[Scene-based spatial questions]
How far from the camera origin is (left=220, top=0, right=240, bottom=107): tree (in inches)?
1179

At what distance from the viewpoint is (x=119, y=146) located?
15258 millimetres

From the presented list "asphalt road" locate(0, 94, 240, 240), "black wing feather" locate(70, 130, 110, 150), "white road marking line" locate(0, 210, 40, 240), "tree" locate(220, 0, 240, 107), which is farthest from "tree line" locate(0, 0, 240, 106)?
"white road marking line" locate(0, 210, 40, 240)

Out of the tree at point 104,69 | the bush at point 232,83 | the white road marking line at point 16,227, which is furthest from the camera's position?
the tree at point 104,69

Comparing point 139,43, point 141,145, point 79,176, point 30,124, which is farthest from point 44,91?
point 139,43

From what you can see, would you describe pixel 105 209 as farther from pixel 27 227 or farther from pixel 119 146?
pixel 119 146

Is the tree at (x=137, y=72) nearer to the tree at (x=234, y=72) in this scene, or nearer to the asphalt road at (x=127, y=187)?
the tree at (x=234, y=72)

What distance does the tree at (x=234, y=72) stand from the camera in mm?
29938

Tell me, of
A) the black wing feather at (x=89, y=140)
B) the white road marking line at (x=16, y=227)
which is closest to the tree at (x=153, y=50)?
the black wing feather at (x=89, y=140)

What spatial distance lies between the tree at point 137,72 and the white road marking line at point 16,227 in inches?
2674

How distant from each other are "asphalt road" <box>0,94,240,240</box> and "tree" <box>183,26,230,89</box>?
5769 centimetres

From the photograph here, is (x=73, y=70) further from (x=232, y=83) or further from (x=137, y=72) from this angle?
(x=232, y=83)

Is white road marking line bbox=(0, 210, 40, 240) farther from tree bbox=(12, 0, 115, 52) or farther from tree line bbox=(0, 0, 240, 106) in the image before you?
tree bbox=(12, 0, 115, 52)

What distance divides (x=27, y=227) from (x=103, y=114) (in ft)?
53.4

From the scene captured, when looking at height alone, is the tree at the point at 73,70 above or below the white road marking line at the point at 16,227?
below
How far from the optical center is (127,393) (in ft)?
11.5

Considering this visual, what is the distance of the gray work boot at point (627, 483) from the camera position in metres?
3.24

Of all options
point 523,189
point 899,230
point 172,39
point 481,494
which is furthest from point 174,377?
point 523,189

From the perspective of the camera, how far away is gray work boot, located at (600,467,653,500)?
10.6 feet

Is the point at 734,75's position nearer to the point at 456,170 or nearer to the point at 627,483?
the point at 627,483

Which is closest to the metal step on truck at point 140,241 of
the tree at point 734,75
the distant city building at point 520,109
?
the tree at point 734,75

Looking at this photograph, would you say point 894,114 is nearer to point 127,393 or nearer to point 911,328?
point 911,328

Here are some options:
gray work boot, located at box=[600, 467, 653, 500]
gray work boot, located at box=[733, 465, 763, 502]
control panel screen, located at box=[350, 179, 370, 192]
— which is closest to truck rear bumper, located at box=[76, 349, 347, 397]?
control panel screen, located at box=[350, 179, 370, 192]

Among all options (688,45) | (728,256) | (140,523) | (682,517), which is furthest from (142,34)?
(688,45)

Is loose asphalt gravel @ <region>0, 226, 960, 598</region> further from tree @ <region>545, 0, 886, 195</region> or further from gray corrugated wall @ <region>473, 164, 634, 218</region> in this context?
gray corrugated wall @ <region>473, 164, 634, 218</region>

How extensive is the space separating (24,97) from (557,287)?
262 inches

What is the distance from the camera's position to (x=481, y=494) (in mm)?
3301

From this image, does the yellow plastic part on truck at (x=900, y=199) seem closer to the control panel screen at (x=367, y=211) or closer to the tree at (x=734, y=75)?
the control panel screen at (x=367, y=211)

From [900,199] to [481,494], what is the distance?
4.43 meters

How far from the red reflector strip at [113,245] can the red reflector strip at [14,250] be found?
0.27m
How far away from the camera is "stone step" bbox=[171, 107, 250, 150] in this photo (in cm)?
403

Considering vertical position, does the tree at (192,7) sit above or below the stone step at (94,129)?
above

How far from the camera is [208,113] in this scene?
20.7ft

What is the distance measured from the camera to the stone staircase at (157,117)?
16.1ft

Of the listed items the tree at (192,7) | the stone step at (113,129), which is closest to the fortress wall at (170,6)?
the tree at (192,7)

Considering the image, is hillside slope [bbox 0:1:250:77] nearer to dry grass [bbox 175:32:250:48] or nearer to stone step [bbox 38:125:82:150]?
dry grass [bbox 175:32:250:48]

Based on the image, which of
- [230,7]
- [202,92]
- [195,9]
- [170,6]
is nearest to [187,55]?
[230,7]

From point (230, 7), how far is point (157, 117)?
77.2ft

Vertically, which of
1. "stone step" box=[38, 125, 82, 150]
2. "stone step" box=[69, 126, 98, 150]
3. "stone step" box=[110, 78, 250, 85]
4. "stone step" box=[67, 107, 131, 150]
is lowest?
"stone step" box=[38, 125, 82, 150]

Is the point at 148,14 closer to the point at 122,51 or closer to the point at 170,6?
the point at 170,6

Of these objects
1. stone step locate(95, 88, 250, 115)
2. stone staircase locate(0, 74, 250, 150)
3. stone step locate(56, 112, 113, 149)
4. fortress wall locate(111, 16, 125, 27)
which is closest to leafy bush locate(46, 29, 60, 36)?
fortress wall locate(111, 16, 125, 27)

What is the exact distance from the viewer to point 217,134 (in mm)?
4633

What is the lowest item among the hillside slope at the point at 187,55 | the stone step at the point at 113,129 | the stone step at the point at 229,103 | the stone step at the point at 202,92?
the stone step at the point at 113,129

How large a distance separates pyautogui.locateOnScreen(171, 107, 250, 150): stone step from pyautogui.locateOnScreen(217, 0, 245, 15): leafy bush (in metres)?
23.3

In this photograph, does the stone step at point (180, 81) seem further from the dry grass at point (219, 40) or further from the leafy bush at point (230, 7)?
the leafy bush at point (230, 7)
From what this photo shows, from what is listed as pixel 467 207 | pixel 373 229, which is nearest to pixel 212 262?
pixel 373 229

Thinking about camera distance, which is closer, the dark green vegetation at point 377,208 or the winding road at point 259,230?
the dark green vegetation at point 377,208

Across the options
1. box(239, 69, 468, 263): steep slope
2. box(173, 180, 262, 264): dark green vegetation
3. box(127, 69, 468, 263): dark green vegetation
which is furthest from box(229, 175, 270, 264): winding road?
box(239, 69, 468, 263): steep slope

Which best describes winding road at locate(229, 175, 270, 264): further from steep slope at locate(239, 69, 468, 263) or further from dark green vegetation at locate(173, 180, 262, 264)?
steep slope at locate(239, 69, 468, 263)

* **Challenge**
Please state how many lines in the rows contain the string "above", treating uppercase and lowercase as different. Reply with the number only.

* **Exercise solution**
3